How can we train a computer to feel?

A Look into the R&D Process for Sentiment Analysis

Resultid Team
Resultid Blog
6 min readAug 29, 2022

--

Dall-E mini result for “machine learning”

Computers are great at many things. Your laptop can perform thousands of computations in fractions of a second, render entire cityscapes to a hairline’s resolution, and store massive libraries of information on a hard-drive that is barely the size of your palm. But, despite these strengths, there are also many seemingly mundane things that computers can’t do. Computers can’t feel. Neither can they intuit the world as easily as we can. Consider the task of sentiment analysis, for instance, where we aim to use automated processes to swiftly identify whether opinions in a body of text are positive or negative. Ask any person to read a product review paragraph and summarize what the writer is feeling; for them it’s a trivial task that can be completed with high accuracy. “The reviewer liked the product,” our human reader can swiftly conclude. It’s not so simple for a computer, who has no “natural propensity” for anything, let alone language and emotional perception. All actions of the computer must be taught to it. So how do we teach it to “feel”, or, at least, to recognize patterns that indicate feelings? How can we translate this task into something a computer can learn to do? Let’s explore some of the considerations and principles behind designing a natural language processing (NLP) model.

Transforming Language

Dall-E mini result for “computer transforming language”

It’s important to recognize that computers interpret the world in a manner very different from how we do. Words and sentences are intrinsically meaningless to computers, so in order for us to leverage the many advantages of computers in textual interpretation, we must first transform text into a form that computers can “understand”, either into a number or a collection of numbers. How exactly this transformation occurs may vary from model to model, but many NLP modelers opt to use transformer architectures that leverage self-attention to identify structural and contextual features of the text at hand.

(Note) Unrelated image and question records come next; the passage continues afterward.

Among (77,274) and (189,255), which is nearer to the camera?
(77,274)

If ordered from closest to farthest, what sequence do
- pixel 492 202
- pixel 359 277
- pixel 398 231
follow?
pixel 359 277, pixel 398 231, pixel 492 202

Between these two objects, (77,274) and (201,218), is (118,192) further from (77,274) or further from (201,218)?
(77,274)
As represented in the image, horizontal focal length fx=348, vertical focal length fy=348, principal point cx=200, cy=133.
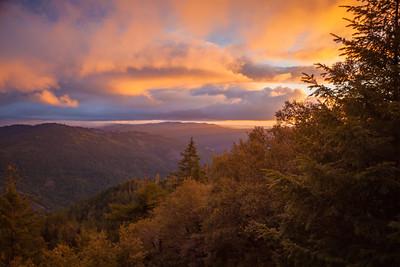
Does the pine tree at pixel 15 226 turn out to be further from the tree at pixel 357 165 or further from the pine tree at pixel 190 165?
the tree at pixel 357 165

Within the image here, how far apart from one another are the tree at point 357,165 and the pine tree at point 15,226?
26973 millimetres

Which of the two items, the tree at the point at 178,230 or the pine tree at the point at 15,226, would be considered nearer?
the tree at the point at 178,230

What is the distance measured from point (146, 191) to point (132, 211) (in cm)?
397

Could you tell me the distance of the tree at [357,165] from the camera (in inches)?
319

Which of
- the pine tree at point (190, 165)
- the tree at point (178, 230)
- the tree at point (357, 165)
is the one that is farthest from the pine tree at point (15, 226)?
the tree at point (357, 165)

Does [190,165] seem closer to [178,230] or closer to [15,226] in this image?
[178,230]

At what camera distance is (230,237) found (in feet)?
66.0

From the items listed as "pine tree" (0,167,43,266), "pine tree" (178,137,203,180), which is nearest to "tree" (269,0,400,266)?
"pine tree" (0,167,43,266)

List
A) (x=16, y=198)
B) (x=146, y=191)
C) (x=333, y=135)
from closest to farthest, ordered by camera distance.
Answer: (x=333, y=135)
(x=16, y=198)
(x=146, y=191)

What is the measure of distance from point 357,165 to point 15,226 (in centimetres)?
2965

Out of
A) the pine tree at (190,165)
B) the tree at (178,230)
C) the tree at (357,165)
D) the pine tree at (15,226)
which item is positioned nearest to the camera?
Result: the tree at (357,165)

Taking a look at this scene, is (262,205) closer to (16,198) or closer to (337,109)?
(337,109)

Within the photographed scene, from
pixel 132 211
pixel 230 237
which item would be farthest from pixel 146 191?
pixel 230 237

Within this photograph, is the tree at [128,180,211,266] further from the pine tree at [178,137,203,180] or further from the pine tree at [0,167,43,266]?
the pine tree at [178,137,203,180]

Machine learning jargon can be confusing, but the guiding principle behind this transformation step is to generate useful representations of the text that allow the computer to recognize patterns and thereby discern meaning and extract insights, more quickly, and possibly more thoroughly, than a human reader.

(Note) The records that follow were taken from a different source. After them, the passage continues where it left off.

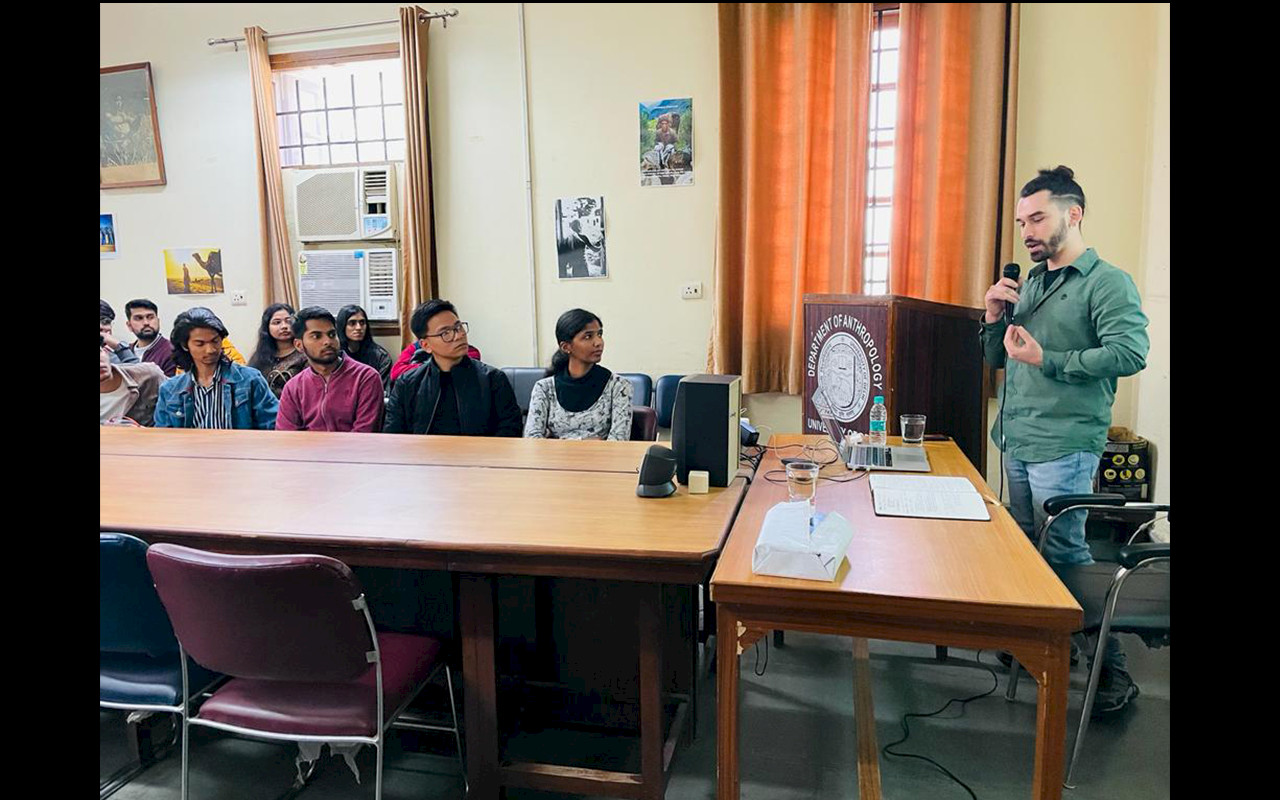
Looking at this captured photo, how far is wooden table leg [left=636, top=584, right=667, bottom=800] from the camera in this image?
163 cm

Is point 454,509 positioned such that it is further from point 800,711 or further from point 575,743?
point 800,711

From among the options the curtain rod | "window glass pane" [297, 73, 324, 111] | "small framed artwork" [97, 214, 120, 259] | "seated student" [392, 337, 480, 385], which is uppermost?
the curtain rod

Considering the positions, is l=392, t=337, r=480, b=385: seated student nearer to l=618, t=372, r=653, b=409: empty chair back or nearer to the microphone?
l=618, t=372, r=653, b=409: empty chair back

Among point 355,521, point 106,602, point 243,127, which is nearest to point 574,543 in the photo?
point 355,521

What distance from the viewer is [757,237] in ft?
13.3

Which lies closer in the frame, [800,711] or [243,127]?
[800,711]

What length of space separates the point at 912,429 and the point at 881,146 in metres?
2.09

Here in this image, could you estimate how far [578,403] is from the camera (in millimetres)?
2850

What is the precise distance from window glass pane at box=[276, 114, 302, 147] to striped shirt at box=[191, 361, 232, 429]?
7.59 ft

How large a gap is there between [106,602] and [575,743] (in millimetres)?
1153

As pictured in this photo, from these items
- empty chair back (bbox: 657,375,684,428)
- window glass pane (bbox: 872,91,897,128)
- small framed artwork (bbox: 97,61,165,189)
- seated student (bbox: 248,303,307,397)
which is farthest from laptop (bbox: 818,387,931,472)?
small framed artwork (bbox: 97,61,165,189)

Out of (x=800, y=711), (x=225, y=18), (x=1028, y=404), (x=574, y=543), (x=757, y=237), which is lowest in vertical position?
(x=800, y=711)

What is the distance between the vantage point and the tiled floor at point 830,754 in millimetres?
1865

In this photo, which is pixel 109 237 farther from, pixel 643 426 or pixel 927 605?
pixel 927 605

The BERT transformer model

Understanding Structure

Dall-E mini result for “syntax”

An important property of language is its structure (syntax, grammar, etc), and, therefore, successful models must be able to learn not only from the individual words, but from their interactions and positions within sentences and larger paragraphs. Individual words carry meaning, but sentences multiply in complexity due to the number of possible meanings. I never said I gave her the money has seven different meanings depending on which word the speaker places emphasis. This is great and this is not great differ structurally by only a single word, but their meanings are opposite. Comparing I love my chair because it is soft, and I’m able to enjoy my book because it is quiet, we can see that “it” in each sentence functions differently, despite being identically located after “because”. With brains wired for grammar, we understand that “it” in the first sentence refers to the chair, specifically the chair’s seat, and “it” in the second sentence refers to the volume in the area in which the reader sits. While language learning sort of just, happens, for us, as humans, “teaching” it to computers takes a fine degree of mapping and description of a language’s underlying rules. It’s far more difficult for us to formalize these rules and communicate them to computers than it is to teach a baby its first language. And, while learning new languages is a somewhat daunting task for most adults; teaching language to a computer is all the more technically difficult.

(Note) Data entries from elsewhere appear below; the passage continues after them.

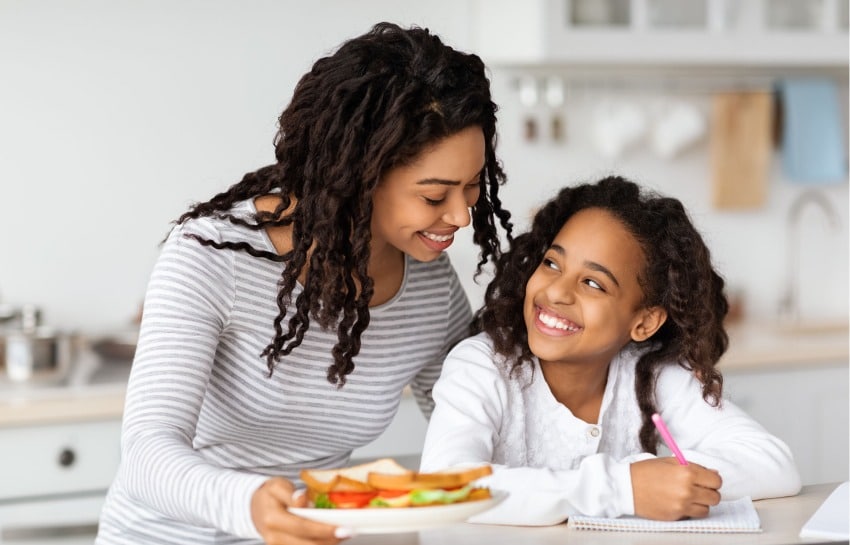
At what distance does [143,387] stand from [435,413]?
0.42 metres

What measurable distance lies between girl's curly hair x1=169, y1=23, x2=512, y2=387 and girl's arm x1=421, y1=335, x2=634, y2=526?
0.16 meters

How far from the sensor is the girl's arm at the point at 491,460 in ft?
4.41

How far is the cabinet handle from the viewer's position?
7.67 ft

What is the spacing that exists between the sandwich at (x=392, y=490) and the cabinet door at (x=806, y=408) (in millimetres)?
1815

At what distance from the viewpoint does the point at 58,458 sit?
2340 millimetres

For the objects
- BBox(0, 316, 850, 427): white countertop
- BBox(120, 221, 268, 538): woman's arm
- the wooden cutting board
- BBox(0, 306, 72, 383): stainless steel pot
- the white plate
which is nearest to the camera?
the white plate

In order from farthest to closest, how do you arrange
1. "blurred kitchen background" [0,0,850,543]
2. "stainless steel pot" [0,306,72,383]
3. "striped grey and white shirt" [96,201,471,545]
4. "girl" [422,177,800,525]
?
1. "blurred kitchen background" [0,0,850,543]
2. "stainless steel pot" [0,306,72,383]
3. "girl" [422,177,800,525]
4. "striped grey and white shirt" [96,201,471,545]

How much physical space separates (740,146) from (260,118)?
55.0 inches

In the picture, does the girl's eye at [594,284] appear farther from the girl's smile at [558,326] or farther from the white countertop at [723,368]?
the white countertop at [723,368]

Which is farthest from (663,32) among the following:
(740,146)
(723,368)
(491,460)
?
(491,460)

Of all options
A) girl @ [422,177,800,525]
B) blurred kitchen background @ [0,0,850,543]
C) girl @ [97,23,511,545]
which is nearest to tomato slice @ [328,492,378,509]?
girl @ [97,23,511,545]

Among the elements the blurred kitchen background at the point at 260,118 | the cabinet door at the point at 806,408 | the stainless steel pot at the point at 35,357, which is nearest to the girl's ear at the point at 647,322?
the blurred kitchen background at the point at 260,118

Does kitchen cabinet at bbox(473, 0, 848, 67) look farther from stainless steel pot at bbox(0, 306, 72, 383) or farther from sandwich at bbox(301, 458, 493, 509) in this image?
sandwich at bbox(301, 458, 493, 509)

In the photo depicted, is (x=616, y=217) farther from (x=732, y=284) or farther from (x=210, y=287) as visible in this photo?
(x=732, y=284)
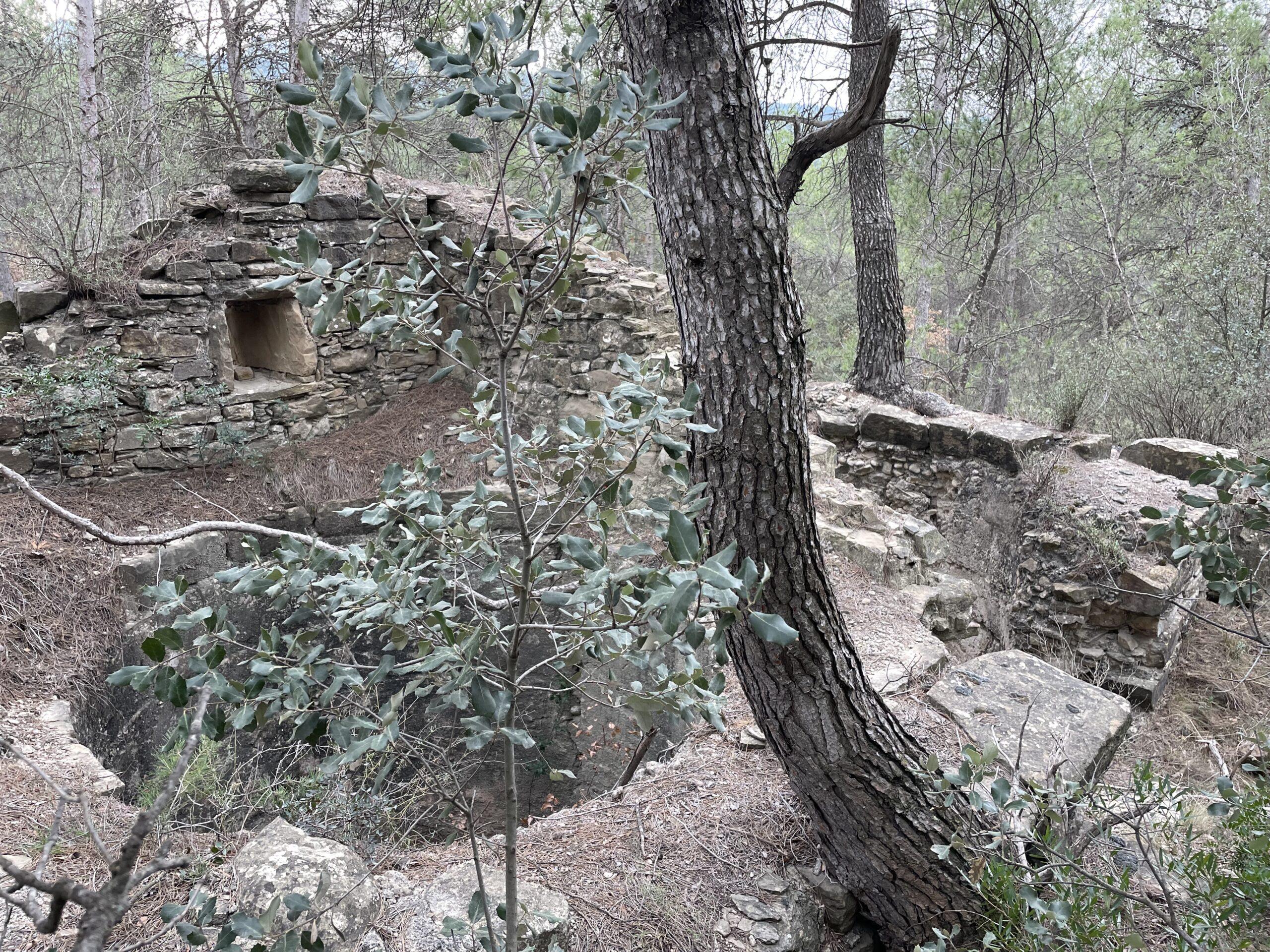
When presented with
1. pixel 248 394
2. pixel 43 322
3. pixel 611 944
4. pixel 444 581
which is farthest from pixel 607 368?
pixel 444 581

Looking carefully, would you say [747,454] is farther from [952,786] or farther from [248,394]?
[248,394]

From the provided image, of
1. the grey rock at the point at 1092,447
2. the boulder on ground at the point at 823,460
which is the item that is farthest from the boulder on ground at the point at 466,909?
the grey rock at the point at 1092,447

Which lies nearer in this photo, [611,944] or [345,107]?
[345,107]

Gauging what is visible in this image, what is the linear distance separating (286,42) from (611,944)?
805 cm

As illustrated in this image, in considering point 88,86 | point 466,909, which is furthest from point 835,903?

A grammarian’s classic sentence.

Applying Machine Learning

Dall-E mini result for “computer following rules to rapidly sort through huge amounts of data”

This is where machine learning comes into play. A huge advantage of machine learning algorithms is that they can approximate solutions fairly well in tasks that humans can’t easily develop formal solutions for. For instance, in sentiment analysis, though we can intuitively discern between positive and negative sentiments in text, it’s difficult for us to formalize our thought process into a series of well-defined rules, and even if we tried, we’d have to account for all sorts of different possibilities that might arise. In this instance, machine learning can be applied to help humans descriptively formalize language structures, to be able to teach the machine to rapidly interpret large textual data collections. Which is to say, the machine itself helps the person to teach it further. As long as we can define the task at hand, we can leverage these structures and algorithms to develop powerful and effective solutions.

Datasets & Distributions

Dall-E mini result for “gigantic data set blowing away”

Specifically in the context of sentiment analysis, we can use datasets of sentences paired with a human-labeled sentiment value (e.g., ‘I had a great time’: 1, ‘Today was a bad day’: -1). These datasets can either be found online or curated by hand, but regardless of their source, it’s important to recognize their strengths and limitations, and their relevance to what you’re trying to teach a computer to analyze. Training a model on a dataset of car reviews and testing it on a set of tweets about a political candidate, for example, is like reading Macbeth to prepare for a calculus test. Models should learn on datasets related to what you’re training them to analyze. Ultimately, developing and iterating models is an arduous process, and a significant consideration in the development process is to ensure that models are being trained on data examples that relate to the end goal.

Training & Iteration

Dall-E mini result for “iterative training model in sunlight computer lovesong”

The training process leverages the computational power of computers to perform millions of computations each second and occurs without direct human supervision. After each training cycle, however, developers return to modify and refine their models in pursuit of higher and higher levels of precision. There are all sorts of factors to tweak, and each variation will have benefits and drawbacks. In changing the learning rate, we weigh learning speed against precision; in modeling complexity, we weigh representational power against overfitting. Developers are constantly iterating upon and evaluating their models to validate their performance before settling upon a final model. It’s only after myriad iterations layered upon each other that a single model development lifecycle comes to a close.

What’s Next?

Dall-E mini result for “computer perceiving feelings”

These are just some of the considerations at play when it comes to developing successful NLP models, and though this isn’t meant to be a comprehensive course, it should hopefully shed light on some of the challenges and opportunities at hand in the NLP research and development process. Machine learning and NLP are still relatively young fields with room for improvement from a number of angles. We hope that you’re as excited as we are to see where this field will take us!

--

--